The memory of him holding me against the sink a few weeks ago, rough and reckless in a way that made us feel like us, came back hot — and somehow softened by this quiet car, this safety.
“That day…” I began, voice catching, “…I felt like us, and then I had to go back to being… steady. Always steady.”
“Not anymore,” he said softly, voice low and steady, as if he meant every word. “Not when I’m with you.”
The city lights slipped past, and for the first time since the shift began, I let myself lean all the way against him.
My body didn’t have to be armor; my mind didn’t have to calculate every movement or anticipate every glance.
I could just be tired and human. And he could hold me, not as the injured man, not as the person I needed to keep safe, but as himself, steady and present for me in return.
By the time we pulled into his driveway, my eyelids were lead. We sat in the car a moment longer, just breathing, neither willing to release the fragile cocoon we’d built in the hum of the engine and the dim streetlights.
When we finally stepped inside, everything smelled like home — faintly of coffee, faintly of him.
I didn’t even think about taking off my coat; I just let him guide me to the couch.
My head rested against his chest, my arm draped lazily across his lap.
His hand moved to cradle my hair, careful around the spots that still felt sore from the prosthetic, careful everywhere.
“You can let me hold you,” he murmured, voice soft. “You don’t have to always be the strong one.”
“I… I’m not used to it,” I admitted, pressing my face into his chest. “And I feel guilty — like I should be able to handle everything on my own, like you’ve lost so much already and I…” My voice trailed off, thick with the weight of exhaustion and unshed emotion.
He tightened his grip. “I know what you’ve been carrying, too. And you’re allowed to lean on me. Always. That doesn’t make you weak. That makes you human.” His hand smoothed down my back. “Haven’t you been telling me that for months?”
I let out a long, shaky exhale and, for the first time that day — that week — allowed myself to feel all the tension, all the adrenaline, all the exhaustion bleed out into the space between us.

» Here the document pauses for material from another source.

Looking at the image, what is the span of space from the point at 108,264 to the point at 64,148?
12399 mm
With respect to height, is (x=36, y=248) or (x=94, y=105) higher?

The couch creaked beneath us. My breath hitched once as his lips brushed my hairline, just soft enough to feel intimate without demanding anything.
“I’m sorry I went to HR without you, Anya. ”
“Des…”
He ran his fingers through my hair, just once. “No, I mean it. This is something we do together. From here on out, like it always should have been.”
We didn’t speak after that. Words weren’t necessary.
The quiet rhythm of our breathing, the weight of our bodies pressed together, the slow, sure pressure of his hands on my back and hair — it said everything.
We were here. Alive and whole and together.
And for a few glorious minutes, the world could keep spinning, but it wouldn’t touch us.
I let my eyes drift shut. For just this beat, I didn’t have to be ready for the next patient, the next crisis, the next moment of perfection. I just… exhaled. And he held me through it, like he promised he would.